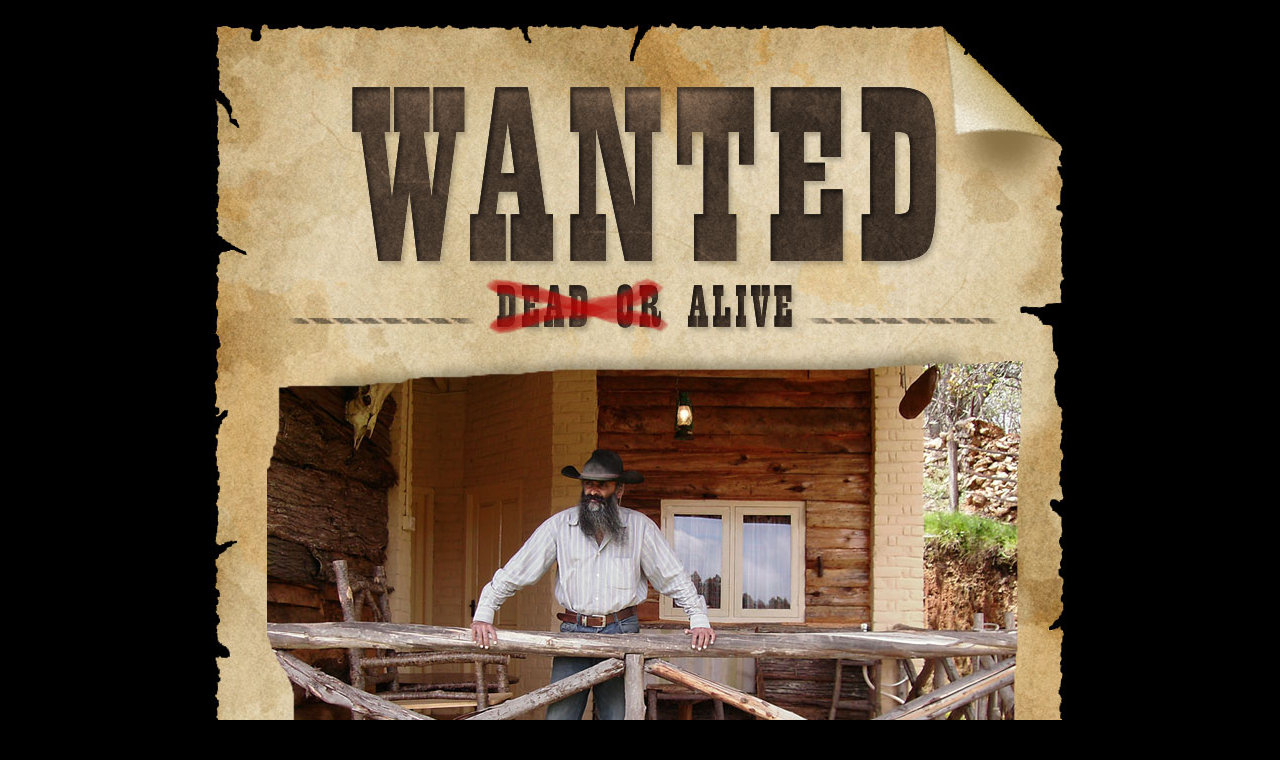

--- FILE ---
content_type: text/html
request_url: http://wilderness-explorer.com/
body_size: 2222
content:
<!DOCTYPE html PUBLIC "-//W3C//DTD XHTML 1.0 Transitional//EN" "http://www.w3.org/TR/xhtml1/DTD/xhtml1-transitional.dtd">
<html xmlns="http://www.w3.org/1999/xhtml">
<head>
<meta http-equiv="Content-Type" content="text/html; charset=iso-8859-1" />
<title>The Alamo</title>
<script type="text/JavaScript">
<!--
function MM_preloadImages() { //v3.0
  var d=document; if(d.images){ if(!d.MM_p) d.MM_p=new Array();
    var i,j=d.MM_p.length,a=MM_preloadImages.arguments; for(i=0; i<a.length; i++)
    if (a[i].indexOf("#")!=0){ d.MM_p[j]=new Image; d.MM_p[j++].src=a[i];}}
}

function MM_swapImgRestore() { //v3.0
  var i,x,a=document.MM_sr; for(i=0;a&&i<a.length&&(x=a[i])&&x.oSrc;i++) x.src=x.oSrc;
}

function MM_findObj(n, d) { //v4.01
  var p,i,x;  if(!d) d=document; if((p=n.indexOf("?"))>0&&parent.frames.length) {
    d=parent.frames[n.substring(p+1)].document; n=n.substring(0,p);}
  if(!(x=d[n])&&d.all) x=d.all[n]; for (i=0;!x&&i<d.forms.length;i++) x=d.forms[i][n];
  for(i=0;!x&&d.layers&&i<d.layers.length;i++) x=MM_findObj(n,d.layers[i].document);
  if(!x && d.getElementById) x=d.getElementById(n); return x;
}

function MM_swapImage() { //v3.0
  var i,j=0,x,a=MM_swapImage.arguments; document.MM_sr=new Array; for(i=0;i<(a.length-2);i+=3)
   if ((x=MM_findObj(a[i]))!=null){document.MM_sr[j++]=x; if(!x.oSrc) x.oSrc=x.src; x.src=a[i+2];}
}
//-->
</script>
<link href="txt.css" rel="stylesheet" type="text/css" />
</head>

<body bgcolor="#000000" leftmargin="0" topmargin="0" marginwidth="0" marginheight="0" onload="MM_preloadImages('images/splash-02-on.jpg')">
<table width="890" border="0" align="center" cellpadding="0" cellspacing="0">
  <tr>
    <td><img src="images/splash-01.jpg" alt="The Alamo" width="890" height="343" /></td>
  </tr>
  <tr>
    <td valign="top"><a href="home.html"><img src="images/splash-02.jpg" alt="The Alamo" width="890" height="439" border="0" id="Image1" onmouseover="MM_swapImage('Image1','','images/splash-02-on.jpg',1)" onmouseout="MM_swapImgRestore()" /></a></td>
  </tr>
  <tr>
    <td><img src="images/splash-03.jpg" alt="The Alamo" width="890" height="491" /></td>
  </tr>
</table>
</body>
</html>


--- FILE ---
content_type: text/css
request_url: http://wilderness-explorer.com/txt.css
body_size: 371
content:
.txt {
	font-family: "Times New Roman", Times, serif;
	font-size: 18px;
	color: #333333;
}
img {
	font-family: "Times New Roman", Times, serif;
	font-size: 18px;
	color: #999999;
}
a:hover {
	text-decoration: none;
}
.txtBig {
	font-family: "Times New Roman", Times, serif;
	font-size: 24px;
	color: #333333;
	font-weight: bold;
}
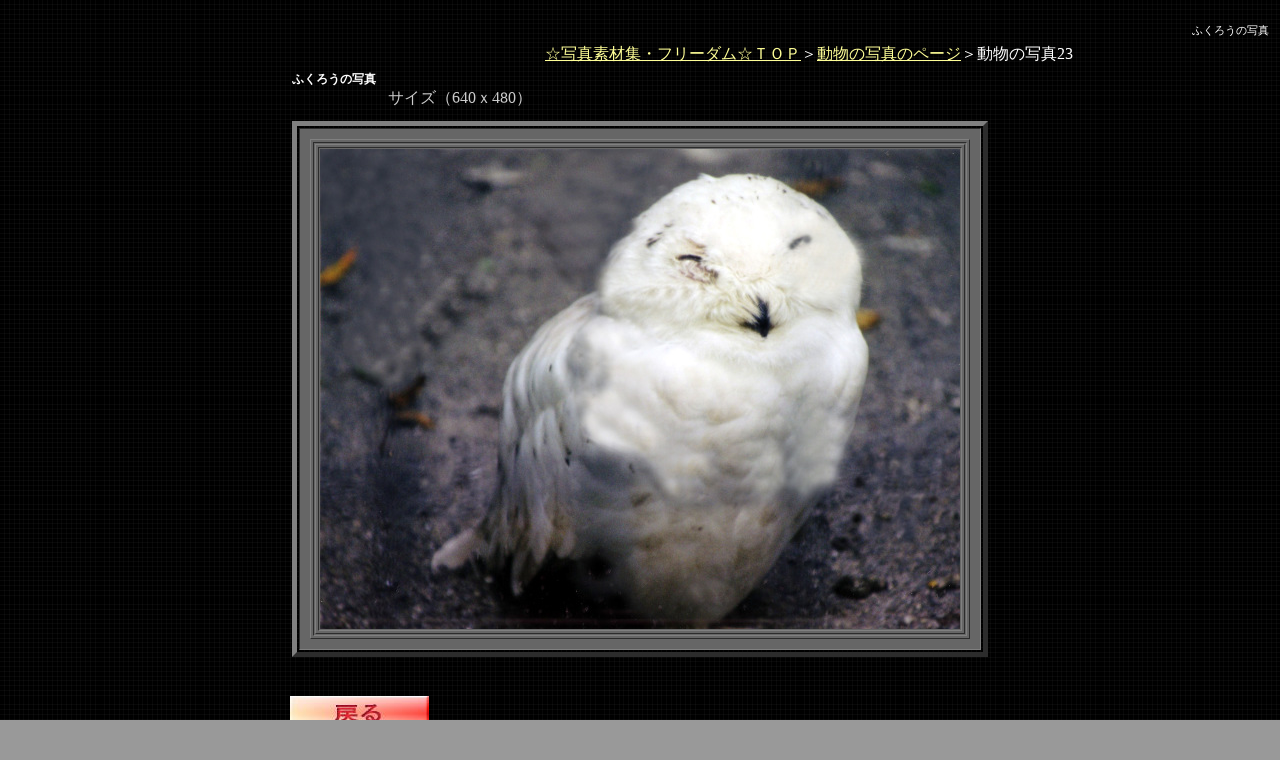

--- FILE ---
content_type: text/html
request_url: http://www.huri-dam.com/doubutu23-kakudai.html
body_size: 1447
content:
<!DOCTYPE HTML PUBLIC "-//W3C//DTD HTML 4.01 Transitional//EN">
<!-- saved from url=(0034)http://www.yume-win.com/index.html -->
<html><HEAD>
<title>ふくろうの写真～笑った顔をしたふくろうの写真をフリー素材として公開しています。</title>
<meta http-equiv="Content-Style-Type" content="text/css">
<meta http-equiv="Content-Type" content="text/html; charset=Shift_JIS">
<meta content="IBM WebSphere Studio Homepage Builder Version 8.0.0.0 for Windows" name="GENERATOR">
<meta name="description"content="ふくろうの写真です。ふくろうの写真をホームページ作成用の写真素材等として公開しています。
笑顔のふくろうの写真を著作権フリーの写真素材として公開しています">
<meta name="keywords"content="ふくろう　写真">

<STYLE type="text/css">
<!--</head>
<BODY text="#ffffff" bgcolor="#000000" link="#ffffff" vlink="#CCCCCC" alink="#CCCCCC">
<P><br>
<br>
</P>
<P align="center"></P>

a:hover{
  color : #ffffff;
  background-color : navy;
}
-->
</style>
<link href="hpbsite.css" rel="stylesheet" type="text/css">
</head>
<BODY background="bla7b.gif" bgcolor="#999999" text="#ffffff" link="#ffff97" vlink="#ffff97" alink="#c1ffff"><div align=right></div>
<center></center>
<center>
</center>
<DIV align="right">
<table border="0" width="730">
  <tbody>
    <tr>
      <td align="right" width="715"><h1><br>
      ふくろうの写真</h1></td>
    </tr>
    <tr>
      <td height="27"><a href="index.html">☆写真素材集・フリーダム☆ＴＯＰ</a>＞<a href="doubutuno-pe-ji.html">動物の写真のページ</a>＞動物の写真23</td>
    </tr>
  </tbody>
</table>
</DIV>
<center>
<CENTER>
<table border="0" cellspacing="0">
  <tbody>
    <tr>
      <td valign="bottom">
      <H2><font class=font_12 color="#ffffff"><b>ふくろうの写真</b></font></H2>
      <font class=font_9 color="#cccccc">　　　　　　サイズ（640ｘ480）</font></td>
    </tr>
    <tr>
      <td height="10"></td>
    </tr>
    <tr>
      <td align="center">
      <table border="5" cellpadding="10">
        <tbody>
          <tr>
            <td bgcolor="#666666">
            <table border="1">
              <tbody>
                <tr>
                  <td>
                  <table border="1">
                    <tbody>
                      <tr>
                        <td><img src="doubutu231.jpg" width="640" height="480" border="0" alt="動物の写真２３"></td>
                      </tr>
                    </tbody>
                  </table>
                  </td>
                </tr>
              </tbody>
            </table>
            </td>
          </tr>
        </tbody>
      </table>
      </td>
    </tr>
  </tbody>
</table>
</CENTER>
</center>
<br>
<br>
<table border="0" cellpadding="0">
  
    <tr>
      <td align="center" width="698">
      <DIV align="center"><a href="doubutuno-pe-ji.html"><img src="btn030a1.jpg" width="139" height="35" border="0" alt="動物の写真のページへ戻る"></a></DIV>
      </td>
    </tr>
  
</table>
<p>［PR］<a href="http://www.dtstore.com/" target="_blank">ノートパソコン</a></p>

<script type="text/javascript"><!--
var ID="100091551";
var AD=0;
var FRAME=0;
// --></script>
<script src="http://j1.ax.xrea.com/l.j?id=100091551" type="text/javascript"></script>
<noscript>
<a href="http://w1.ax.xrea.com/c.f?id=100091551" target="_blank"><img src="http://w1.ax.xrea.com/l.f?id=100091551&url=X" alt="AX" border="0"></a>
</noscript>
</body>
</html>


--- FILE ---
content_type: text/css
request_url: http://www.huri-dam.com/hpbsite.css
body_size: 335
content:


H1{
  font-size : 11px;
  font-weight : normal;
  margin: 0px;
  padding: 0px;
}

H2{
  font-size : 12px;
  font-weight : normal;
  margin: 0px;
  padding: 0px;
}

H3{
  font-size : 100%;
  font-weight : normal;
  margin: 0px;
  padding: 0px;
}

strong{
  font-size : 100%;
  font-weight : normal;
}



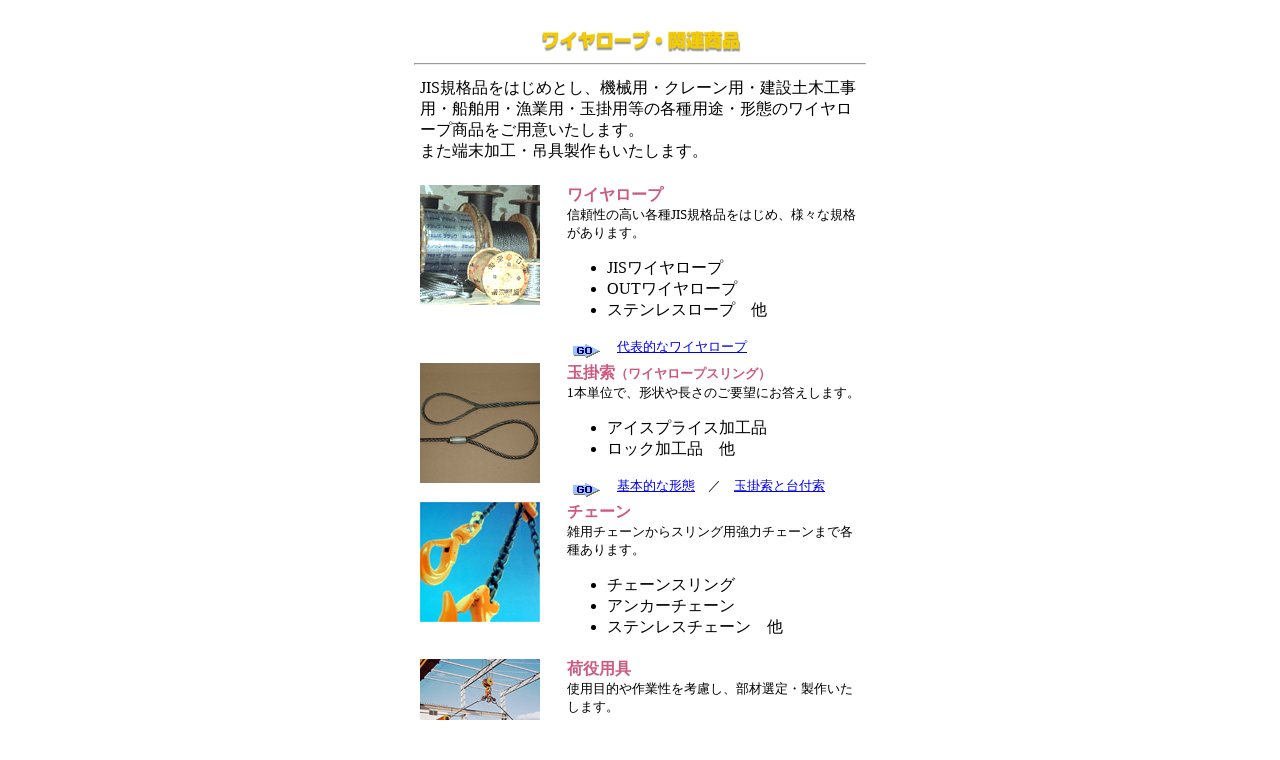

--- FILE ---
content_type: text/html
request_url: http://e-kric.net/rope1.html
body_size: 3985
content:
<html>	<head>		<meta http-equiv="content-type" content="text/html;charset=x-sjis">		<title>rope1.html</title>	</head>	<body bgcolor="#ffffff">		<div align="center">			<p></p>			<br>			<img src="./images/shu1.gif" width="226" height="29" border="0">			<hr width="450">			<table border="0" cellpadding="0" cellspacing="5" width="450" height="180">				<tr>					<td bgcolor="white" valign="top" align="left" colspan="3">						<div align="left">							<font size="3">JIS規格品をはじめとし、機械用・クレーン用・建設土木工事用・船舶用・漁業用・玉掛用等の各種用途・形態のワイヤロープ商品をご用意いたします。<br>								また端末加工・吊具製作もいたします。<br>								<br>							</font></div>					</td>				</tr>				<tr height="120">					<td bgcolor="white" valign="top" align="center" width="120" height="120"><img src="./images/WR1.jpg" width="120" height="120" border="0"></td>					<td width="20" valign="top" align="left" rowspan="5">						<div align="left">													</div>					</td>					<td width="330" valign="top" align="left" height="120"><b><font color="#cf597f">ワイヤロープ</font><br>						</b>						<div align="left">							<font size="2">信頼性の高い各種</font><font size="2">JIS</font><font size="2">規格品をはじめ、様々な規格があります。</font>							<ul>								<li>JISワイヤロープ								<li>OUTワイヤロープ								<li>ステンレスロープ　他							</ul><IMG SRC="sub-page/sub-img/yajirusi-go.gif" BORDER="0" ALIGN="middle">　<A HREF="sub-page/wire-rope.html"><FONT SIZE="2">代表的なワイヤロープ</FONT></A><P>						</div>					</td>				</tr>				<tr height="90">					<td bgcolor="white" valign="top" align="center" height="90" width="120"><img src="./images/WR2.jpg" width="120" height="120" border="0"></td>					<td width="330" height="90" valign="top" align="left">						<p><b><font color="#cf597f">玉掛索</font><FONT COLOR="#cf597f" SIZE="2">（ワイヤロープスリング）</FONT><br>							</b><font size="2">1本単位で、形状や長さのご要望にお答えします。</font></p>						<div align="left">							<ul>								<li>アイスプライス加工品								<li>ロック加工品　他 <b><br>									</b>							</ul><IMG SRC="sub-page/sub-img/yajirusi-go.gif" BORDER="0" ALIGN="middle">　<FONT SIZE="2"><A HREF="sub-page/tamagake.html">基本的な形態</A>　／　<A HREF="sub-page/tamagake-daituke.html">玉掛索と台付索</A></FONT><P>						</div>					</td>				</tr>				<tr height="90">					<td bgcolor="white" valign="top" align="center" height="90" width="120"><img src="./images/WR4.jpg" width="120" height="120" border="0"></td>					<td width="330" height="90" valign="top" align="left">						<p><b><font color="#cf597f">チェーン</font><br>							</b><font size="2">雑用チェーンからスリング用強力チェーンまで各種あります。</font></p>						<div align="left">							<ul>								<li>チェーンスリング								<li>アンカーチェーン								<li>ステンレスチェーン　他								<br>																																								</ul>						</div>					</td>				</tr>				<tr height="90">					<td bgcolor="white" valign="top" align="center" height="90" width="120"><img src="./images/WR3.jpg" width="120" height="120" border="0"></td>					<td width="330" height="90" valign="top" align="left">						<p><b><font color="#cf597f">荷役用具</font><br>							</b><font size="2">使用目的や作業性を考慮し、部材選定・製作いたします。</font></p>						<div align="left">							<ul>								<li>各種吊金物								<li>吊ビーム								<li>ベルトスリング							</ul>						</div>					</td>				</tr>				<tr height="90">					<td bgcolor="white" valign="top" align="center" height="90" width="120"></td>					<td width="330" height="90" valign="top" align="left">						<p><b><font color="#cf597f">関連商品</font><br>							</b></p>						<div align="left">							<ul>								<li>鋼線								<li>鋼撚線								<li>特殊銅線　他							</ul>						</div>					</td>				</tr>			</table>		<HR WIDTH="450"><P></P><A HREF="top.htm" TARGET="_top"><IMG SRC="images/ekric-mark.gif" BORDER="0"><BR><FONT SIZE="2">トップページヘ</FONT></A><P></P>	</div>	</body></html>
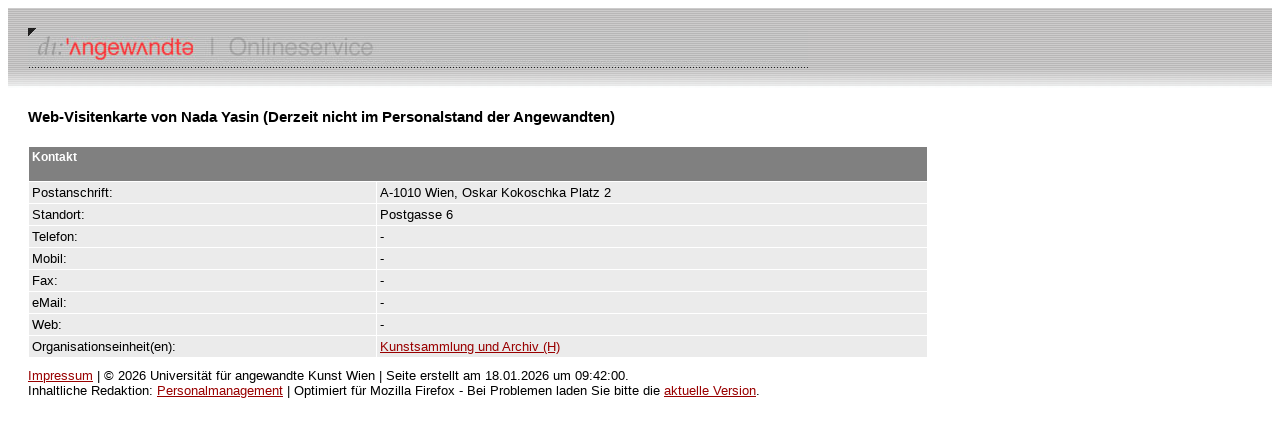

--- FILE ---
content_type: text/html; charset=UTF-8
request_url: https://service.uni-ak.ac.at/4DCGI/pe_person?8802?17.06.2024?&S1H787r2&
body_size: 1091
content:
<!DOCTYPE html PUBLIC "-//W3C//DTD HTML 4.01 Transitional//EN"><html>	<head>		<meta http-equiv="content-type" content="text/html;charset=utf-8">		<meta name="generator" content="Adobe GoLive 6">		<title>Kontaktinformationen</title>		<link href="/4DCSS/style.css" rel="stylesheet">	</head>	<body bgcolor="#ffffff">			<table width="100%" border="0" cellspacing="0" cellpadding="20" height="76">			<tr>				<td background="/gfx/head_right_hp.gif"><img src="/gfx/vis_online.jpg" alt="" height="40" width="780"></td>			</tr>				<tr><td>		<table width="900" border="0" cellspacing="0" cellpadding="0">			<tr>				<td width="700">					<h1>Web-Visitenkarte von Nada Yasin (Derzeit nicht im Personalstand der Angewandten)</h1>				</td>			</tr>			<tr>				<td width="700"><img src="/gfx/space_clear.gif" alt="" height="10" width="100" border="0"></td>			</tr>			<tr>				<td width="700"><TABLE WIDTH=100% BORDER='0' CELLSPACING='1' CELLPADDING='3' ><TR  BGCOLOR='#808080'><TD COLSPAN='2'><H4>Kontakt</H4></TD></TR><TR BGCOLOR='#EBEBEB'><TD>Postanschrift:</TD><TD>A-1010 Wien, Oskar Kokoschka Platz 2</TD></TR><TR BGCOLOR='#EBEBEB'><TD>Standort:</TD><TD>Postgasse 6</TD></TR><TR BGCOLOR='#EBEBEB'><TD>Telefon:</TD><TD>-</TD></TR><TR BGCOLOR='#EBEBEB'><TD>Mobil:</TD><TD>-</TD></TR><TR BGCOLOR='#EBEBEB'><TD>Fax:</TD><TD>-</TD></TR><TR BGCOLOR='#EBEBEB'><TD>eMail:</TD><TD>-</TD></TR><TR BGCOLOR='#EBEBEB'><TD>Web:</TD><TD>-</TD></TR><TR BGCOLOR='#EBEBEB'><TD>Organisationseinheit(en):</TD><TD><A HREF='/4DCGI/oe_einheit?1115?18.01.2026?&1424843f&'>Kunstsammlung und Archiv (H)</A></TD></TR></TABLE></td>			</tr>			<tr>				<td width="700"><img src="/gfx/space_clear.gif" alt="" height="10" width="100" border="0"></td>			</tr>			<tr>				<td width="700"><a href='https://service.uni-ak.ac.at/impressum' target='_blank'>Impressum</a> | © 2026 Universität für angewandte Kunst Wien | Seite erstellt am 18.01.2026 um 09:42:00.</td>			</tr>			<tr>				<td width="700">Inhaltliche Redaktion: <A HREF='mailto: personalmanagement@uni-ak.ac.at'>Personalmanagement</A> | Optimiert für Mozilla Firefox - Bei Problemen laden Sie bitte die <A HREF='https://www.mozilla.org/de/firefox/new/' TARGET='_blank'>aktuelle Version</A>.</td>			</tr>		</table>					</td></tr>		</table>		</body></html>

> **Assignment**
Throughout the records above, find the lines in which the word "document" appears and return them.

> **Solution for this problem**
  var d=document; if(d.images){ if(!d.MM_p) d.MM_p=new Array();
  var i,x,a=document.MM_sr; for(i=0;a&&i<a.length&&(x=a[i])&&x.oSrc;i++) x.src=x.oSrc;
  var p,i,x;  if(!d) d=document; if((p=n.indexOf("?"))>0&&parent.frames.length) {
    d=parent.frames[n.substring(p+1)].document; n=n.substring(0,p);}
  for(i=0;!x&&d.layers&&i<d.layers.length;i++) x=MM_findObj(n,d.layers[i].document);
  var i,j=0,x,a=MM_swapImage.arguments; document.MM_sr=new Array; for(i=0;i<(a.length-2);i+=3)
   if ((x=MM_findObj(a[i]))!=null){document.MM_sr[j++]=x; if(!x.oSrc) x.oSrc=x.src; x.src=a[i+2];}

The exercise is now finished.